Below are records to transcribe exactly, without their pictures.
%%
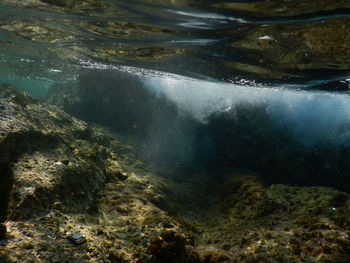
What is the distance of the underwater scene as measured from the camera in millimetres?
5289

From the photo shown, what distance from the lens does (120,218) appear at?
21.2 ft

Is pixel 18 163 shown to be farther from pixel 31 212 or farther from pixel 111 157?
pixel 111 157

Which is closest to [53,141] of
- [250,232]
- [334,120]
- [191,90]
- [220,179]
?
[250,232]

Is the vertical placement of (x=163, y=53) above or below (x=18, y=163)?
above

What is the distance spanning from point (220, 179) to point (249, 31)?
8400 mm

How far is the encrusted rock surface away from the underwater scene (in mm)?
38

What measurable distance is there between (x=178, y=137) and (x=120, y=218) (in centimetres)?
1331

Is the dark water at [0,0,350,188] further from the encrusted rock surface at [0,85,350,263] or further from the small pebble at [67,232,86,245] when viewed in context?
the small pebble at [67,232,86,245]

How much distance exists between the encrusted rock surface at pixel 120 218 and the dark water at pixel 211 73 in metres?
5.80

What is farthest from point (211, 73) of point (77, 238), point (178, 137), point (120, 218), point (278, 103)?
point (77, 238)

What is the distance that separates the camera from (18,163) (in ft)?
19.7

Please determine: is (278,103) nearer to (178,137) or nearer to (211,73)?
(211,73)

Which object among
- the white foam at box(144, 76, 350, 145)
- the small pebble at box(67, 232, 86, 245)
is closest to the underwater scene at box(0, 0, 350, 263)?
the small pebble at box(67, 232, 86, 245)

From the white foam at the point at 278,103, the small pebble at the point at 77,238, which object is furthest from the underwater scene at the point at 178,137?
the white foam at the point at 278,103
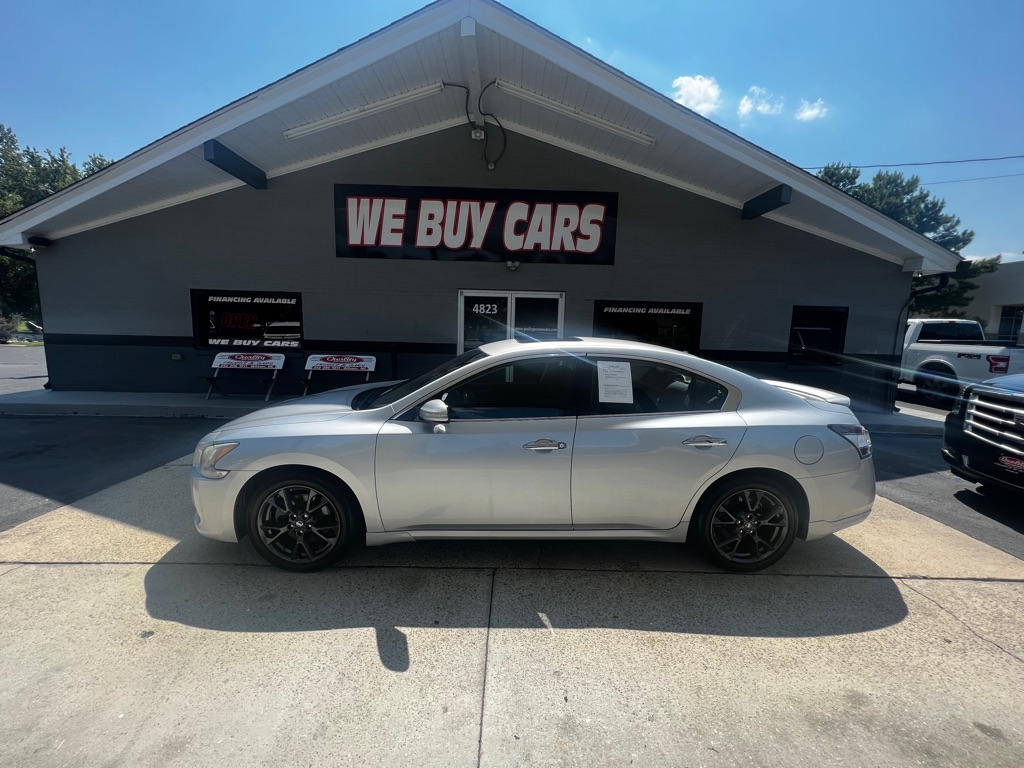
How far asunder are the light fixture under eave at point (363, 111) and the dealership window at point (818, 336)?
742 cm

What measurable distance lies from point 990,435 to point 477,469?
4.94 metres

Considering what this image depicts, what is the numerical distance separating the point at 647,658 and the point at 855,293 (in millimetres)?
9197

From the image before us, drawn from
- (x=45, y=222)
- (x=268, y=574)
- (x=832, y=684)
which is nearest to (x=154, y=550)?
(x=268, y=574)

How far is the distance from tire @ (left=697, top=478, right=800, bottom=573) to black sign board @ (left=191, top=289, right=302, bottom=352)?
7.99 meters

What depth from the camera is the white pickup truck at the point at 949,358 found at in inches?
429

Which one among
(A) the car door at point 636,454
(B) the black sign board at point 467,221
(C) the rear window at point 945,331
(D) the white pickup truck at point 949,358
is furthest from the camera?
(C) the rear window at point 945,331

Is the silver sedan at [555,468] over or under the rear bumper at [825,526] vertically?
over

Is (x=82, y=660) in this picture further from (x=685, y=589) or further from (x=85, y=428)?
(x=85, y=428)

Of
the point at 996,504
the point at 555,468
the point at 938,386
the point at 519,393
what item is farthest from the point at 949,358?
the point at 555,468

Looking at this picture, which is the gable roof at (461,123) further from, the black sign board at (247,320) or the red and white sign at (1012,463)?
the red and white sign at (1012,463)

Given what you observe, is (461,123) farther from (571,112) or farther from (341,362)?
(341,362)

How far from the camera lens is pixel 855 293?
921 cm

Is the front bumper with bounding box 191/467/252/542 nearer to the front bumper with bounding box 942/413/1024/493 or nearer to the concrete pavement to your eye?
the concrete pavement

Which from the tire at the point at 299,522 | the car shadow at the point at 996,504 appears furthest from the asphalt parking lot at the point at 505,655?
the car shadow at the point at 996,504
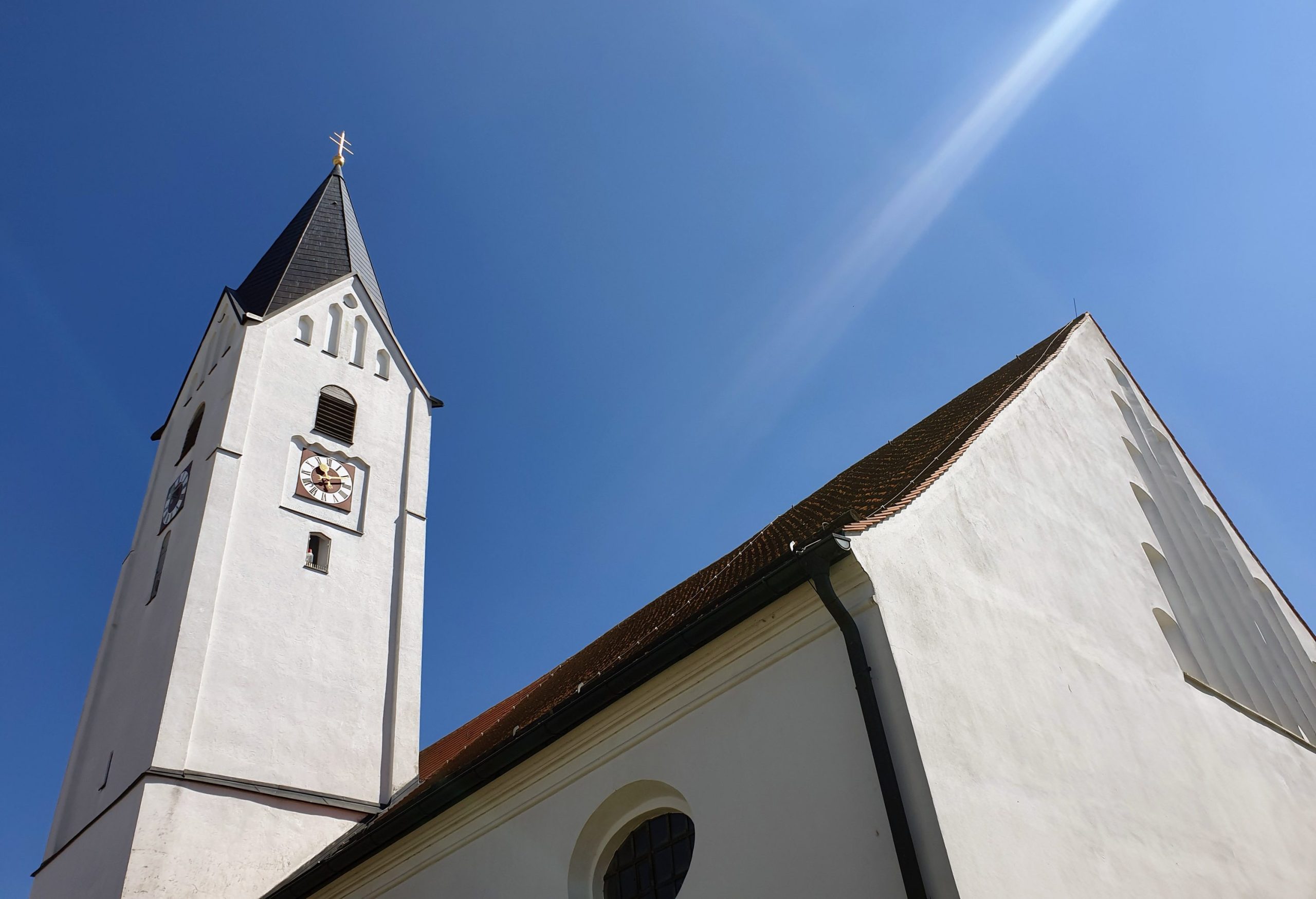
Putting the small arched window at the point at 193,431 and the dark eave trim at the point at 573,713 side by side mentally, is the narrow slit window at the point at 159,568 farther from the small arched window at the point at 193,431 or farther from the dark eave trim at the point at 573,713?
the dark eave trim at the point at 573,713

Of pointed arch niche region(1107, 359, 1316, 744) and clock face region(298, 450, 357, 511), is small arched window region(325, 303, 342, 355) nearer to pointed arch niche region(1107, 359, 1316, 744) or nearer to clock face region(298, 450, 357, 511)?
clock face region(298, 450, 357, 511)

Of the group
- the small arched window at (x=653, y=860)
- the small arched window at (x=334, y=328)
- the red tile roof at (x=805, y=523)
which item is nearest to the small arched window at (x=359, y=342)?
the small arched window at (x=334, y=328)

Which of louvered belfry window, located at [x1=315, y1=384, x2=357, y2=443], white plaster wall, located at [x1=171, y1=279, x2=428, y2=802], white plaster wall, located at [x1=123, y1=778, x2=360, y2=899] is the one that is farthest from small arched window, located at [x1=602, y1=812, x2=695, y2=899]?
louvered belfry window, located at [x1=315, y1=384, x2=357, y2=443]

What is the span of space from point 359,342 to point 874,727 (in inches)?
624

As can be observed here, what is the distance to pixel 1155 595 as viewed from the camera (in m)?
10.1

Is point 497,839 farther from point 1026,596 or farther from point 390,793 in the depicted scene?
point 390,793

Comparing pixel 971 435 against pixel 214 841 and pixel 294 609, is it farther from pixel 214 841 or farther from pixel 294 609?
pixel 294 609

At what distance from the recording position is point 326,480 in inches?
680

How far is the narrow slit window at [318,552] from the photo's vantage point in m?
16.1

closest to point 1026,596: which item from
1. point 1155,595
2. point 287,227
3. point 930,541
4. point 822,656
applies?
point 930,541

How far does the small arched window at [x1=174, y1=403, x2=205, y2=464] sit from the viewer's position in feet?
59.3

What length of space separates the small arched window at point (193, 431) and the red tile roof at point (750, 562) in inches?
275

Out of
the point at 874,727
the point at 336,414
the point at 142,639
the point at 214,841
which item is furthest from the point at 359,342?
the point at 874,727

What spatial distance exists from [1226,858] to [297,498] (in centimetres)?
1339
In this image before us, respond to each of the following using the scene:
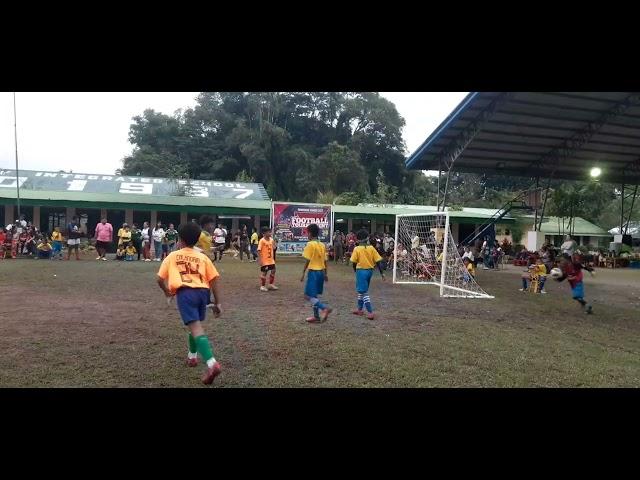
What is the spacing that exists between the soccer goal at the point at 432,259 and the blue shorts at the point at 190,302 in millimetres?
7861

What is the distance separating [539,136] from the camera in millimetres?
18672

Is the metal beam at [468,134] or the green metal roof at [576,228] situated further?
the green metal roof at [576,228]

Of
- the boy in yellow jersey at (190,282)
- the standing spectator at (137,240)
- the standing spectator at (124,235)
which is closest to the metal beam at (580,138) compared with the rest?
the boy in yellow jersey at (190,282)

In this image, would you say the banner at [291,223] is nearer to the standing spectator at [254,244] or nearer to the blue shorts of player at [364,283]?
the standing spectator at [254,244]

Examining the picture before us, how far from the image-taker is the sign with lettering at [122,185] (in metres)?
23.6

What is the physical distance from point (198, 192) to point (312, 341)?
2112 centimetres

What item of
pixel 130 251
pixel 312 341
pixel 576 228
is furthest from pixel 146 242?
pixel 576 228

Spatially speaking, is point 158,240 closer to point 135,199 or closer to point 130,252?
point 130,252

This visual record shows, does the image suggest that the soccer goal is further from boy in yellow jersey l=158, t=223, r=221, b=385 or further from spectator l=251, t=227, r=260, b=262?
boy in yellow jersey l=158, t=223, r=221, b=385

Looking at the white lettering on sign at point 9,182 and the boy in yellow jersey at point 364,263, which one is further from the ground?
%%
[The answer]:
What is the distance of the underwater scene as measured from the camera in millimetres?
5289

From the photo shown, what distance from the lens does (120,218) appear at?
21.2 ft

Is pixel 18 163 shown to be farther from pixel 31 212 or farther from pixel 111 157?
pixel 111 157

Which is closest to [53,141] of
- [250,232]
- [334,120]
- [191,90]
- [220,179]
?
[250,232]

Is the vertical placement of (x=163, y=53) above or below (x=18, y=163)?
above

What is the distance spanning from point (220, 179) to point (249, 31)?
8400 mm

How far is the encrusted rock surface away from the underwater scene (in mm)?
38

What measurable distance is there between (x=178, y=137) and (x=120, y=218) (in centimetres)?
1331

Is the dark water at [0,0,350,188] further from the encrusted rock surface at [0,85,350,263] or further from the small pebble at [67,232,86,245] when viewed in context?
the small pebble at [67,232,86,245]

How much distance exists between the encrusted rock surface at pixel 120 218 and the dark water at pixel 211 73 in metres?
5.80

What is farthest from point (211, 73) of point (77, 238), point (178, 137), point (120, 218), point (278, 103)?
point (77, 238)

What is the distance that separates the camera from (18,163) (in ft)?
19.7

Please determine: is (278,103) nearer to (178,137) or nearer to (211,73)?
(211,73)

Which object among
- the white foam at box(144, 76, 350, 145)
- the small pebble at box(67, 232, 86, 245)
is closest to the underwater scene at box(0, 0, 350, 263)?
the small pebble at box(67, 232, 86, 245)

From the white foam at the point at 278,103, the small pebble at the point at 77,238, which object is furthest from the underwater scene at the point at 178,137?
the white foam at the point at 278,103
How far asunder are the light fixture under eave at point (363, 111) and the dealership window at point (818, 336)?
742 cm

What measurable distance lies from point 990,435 to point 477,469?
4.94 metres

Considering what this image depicts, what is the numerical distance separating the point at 647,658 and the point at 855,293 (in millimetres)?
9197

From the image before us, drawn from
- (x=45, y=222)
- (x=268, y=574)
- (x=832, y=684)
which is nearest to (x=154, y=550)?
(x=268, y=574)

How far is the distance from tire @ (left=697, top=478, right=800, bottom=573) to black sign board @ (left=191, top=289, right=302, bottom=352)?
7.99 meters

What depth from the camera is the white pickup truck at the point at 949,358 found at in inches?
429

Which one among
(A) the car door at point 636,454
(B) the black sign board at point 467,221
(C) the rear window at point 945,331
(D) the white pickup truck at point 949,358
is furthest from the camera?
(C) the rear window at point 945,331

Is the silver sedan at [555,468] over or under the rear bumper at [825,526] vertically?
over

Is (x=82, y=660) in this picture further from (x=685, y=589) or further from (x=85, y=428)?
(x=85, y=428)

Of
the point at 996,504
the point at 555,468
the point at 938,386
the point at 519,393
what item is farthest from the point at 949,358?
the point at 555,468

Looking at this picture, which is the gable roof at (461,123) further from, the black sign board at (247,320) or the red and white sign at (1012,463)?
the red and white sign at (1012,463)

Given what you observe, is (461,123) farther from (571,112) or farther from (341,362)?
(341,362)

How far from the camera lens is pixel 855 293?
921 cm

Is the front bumper with bounding box 191/467/252/542 nearer to the front bumper with bounding box 942/413/1024/493 or nearer to the concrete pavement to your eye?
the concrete pavement

Which from the tire at the point at 299,522 | the car shadow at the point at 996,504 appears furthest from the asphalt parking lot at the point at 505,655?
the car shadow at the point at 996,504
Putting the small arched window at the point at 193,431 and the dark eave trim at the point at 573,713 side by side mentally, is the narrow slit window at the point at 159,568 farther from the small arched window at the point at 193,431 or farther from the dark eave trim at the point at 573,713?
the dark eave trim at the point at 573,713

Of pointed arch niche region(1107, 359, 1316, 744) and clock face region(298, 450, 357, 511), is small arched window region(325, 303, 342, 355) nearer to pointed arch niche region(1107, 359, 1316, 744) or nearer to clock face region(298, 450, 357, 511)?
clock face region(298, 450, 357, 511)

Of the group
- the small arched window at (x=653, y=860)
- the small arched window at (x=334, y=328)
- the red tile roof at (x=805, y=523)
which item is nearest to the small arched window at (x=359, y=342)?
the small arched window at (x=334, y=328)

Which of louvered belfry window, located at [x1=315, y1=384, x2=357, y2=443], white plaster wall, located at [x1=171, y1=279, x2=428, y2=802], white plaster wall, located at [x1=123, y1=778, x2=360, y2=899] is the one that is farthest from small arched window, located at [x1=602, y1=812, x2=695, y2=899]?
louvered belfry window, located at [x1=315, y1=384, x2=357, y2=443]

What is the span of space from point 359,342 to point 874,727 (in inches)?
624

As can be observed here, what is the distance to pixel 1155 595 as viewed from the camera (in m)?
10.1

Is point 497,839 farther from point 1026,596 or farther from point 390,793 in the depicted scene?
point 390,793

Comparing pixel 971 435 against pixel 214 841 and pixel 294 609, is it farther from pixel 214 841 or farther from pixel 294 609?
pixel 294 609

At what distance from the recording position is point 326,480 in inches?
680

How far is the narrow slit window at [318,552] from the photo's vantage point in m?
16.1

closest to point 1026,596: which item from
1. point 1155,595
2. point 287,227
3. point 930,541
4. point 822,656
applies?
point 930,541

How far does the small arched window at [x1=174, y1=403, x2=205, y2=464] sit from the viewer's position in feet?
59.3

What length of space separates the small arched window at point (193, 431) and the red tile roof at point (750, 562) in inches?
275

Out of
the point at 874,727
the point at 336,414
the point at 142,639
the point at 214,841
which item is furthest from the point at 359,342?
the point at 874,727

What spatial distance exists from [1226,858] to [297,498] (in centimetres)?
1339
In this image before us, respond to each of the following using the scene:
What is the spacing that exists between the soccer goal at the point at 432,259 and the blue shorts at the point at 190,302 in millimetres?
7861

What is the distance separating [539,136] from the camera in millimetres?
18672

Is the metal beam at [468,134] or the green metal roof at [576,228] situated further?
the green metal roof at [576,228]

Of
- the boy in yellow jersey at (190,282)
- the standing spectator at (137,240)
- the standing spectator at (124,235)
which is closest to the metal beam at (580,138) compared with the rest?
the boy in yellow jersey at (190,282)

In this image, would you say the banner at [291,223] is nearer to the standing spectator at [254,244] or nearer to the blue shorts of player at [364,283]?
the standing spectator at [254,244]

Examining the picture before us, how far from the image-taker is the sign with lettering at [122,185] (in metres)?
23.6

What is the physical distance from point (198, 192) to point (312, 341)?
2112 centimetres

What item of
pixel 130 251
pixel 312 341
pixel 576 228
is furthest from pixel 146 242?
pixel 576 228

Spatially speaking, is point 158,240 closer to point 135,199 or closer to point 130,252?
point 130,252

This visual record shows, does the image suggest that the soccer goal is further from boy in yellow jersey l=158, t=223, r=221, b=385 or further from spectator l=251, t=227, r=260, b=262?
boy in yellow jersey l=158, t=223, r=221, b=385

Looking at the white lettering on sign at point 9,182 and the boy in yellow jersey at point 364,263, which one is further from the ground?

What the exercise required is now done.